The woman let loose a fresh wail. “My name is Maura. I have a seven-year-old daughter. I’m all she’s got. Please.”
Chris ignored her. He reached into his pocket and pulled out a shining, silver coin. “This is my last 1986 Centennial coin. It’s kind of symbolic, don’t you think? Our first act as true equals.”
Unable to speak, I forced a nod.
With his dead eyes focused on mine, he stepped close to me, his breath in my face.

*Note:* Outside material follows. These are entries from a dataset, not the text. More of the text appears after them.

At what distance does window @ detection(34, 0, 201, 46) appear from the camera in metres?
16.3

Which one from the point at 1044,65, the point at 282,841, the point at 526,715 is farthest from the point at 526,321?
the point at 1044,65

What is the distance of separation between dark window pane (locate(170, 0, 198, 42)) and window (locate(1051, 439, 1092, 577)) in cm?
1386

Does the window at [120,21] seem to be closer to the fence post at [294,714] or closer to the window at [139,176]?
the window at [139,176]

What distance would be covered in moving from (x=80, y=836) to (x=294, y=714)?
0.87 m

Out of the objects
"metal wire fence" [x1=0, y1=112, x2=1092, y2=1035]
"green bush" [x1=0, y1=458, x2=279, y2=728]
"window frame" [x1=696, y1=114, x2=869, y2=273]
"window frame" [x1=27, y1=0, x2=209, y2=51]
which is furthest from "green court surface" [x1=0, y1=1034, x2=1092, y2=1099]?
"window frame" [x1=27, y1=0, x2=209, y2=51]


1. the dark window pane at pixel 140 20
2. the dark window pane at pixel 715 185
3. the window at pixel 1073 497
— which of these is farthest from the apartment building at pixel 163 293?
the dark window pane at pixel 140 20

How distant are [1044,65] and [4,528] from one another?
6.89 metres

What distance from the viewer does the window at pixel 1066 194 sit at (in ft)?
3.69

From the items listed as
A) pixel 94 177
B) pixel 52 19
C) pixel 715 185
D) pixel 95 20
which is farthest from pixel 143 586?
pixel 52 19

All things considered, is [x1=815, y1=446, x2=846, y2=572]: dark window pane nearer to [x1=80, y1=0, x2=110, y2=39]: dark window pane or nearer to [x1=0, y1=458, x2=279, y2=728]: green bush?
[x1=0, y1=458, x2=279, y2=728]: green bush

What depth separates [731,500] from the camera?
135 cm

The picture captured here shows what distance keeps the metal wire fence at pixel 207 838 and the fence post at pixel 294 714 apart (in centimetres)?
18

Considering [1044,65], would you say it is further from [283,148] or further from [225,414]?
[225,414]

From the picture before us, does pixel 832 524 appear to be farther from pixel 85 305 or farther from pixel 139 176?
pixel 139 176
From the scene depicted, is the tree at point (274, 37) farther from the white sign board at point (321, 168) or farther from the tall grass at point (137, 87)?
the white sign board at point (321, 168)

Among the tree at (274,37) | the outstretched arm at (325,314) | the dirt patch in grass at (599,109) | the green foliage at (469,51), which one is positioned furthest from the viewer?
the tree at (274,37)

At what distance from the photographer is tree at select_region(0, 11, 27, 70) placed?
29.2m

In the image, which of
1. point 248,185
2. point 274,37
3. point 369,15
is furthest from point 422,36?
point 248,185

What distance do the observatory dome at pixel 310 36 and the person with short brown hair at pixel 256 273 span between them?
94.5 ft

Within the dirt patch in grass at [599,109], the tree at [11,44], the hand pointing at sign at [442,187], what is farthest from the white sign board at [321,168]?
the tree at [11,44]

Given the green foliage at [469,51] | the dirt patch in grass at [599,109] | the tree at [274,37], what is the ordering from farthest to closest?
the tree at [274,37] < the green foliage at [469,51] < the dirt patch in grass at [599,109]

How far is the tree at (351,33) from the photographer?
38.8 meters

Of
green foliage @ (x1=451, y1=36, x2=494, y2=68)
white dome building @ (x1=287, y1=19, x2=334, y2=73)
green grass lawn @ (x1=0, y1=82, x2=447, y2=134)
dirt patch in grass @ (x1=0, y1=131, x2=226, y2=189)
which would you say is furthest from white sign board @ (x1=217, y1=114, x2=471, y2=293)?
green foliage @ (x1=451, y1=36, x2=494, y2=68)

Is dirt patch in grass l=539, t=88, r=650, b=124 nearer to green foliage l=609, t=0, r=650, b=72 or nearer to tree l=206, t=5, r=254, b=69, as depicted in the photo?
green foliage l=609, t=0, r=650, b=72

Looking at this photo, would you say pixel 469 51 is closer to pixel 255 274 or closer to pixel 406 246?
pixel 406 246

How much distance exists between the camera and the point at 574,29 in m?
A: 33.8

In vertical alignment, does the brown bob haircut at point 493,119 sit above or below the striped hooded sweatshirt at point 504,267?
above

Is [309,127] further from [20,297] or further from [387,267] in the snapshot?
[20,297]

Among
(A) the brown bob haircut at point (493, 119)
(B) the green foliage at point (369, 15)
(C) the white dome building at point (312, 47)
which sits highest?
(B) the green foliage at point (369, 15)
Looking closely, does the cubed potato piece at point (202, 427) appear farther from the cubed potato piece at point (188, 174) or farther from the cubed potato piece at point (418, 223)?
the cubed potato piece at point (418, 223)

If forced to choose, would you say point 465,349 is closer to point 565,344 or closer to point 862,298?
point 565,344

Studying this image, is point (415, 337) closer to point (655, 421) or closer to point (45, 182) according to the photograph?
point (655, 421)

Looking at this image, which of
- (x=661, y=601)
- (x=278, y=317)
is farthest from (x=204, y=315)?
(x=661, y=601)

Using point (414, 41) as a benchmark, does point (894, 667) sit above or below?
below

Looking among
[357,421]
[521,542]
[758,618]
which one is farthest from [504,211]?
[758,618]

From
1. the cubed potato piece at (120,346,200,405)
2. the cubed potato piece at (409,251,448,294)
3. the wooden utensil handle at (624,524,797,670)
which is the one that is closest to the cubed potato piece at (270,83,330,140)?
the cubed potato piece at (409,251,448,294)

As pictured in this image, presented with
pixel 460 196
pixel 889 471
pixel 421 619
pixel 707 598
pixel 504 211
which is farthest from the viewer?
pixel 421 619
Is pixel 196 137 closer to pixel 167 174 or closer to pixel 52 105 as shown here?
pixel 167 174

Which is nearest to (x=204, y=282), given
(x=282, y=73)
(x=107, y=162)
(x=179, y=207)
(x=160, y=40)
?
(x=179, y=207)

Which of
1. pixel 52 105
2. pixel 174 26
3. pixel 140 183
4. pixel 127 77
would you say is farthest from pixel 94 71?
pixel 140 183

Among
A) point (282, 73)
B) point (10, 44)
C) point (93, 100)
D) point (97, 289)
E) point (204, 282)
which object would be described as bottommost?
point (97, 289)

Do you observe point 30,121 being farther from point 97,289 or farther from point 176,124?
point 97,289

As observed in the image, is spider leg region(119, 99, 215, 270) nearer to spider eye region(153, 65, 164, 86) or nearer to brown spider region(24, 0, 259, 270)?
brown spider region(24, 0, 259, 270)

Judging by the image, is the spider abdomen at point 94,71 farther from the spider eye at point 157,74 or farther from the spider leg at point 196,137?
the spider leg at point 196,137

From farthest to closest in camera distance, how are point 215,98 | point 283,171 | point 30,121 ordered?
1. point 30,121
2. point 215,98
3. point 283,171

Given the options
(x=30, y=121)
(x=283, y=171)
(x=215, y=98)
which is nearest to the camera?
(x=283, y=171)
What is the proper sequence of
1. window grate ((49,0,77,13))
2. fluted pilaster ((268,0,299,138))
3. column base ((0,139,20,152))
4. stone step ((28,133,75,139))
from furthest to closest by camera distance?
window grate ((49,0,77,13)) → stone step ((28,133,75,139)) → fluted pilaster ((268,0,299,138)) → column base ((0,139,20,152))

He slipped the coin into the pocket of my cutoffs. “You can put it on her when she’s dead.”
Keeping his gun on me, he slid a knife out of his pocket and began cutting the rope. “If you try to run or fight back, believe me when I say I’ll shoot you. Then I’ll kill Maura here, and then Kelly. And before I kill Kelly, I’ll make sure she knows you chose yourself over her life.”
The pressure of the rope eased. I started to rise from the chair, and Chris pulled the magazine off the gun, the muzzle less than three inches from my face. My wrist and forearm throbbed with pain.
Maura rolled onto her back. “Please. Your name’s Lucy, right? Don’t do this. Think of my little girl.”
“I don’t want to hurt you.” I kept my eyes on Chris. “But I’m trying to save my family too.”
“You’re going to have to be creative,” he said. “No poison here. And I’m certainly not giving you my gun.”
Was I really going to do this? How could I take this woman’s life?
How could you have taken anyone’s life?
And what’s one more? For Kelly?
“I’m getting bored,” Chris said. “You won’t like me when I get bored.”
I didn’t have a choice. This would be the one thing I’d never be able to forgive, but it was for Kelly. I grabbed the seat cushion of the armchair with my left hand. The cushion felt like an anchor.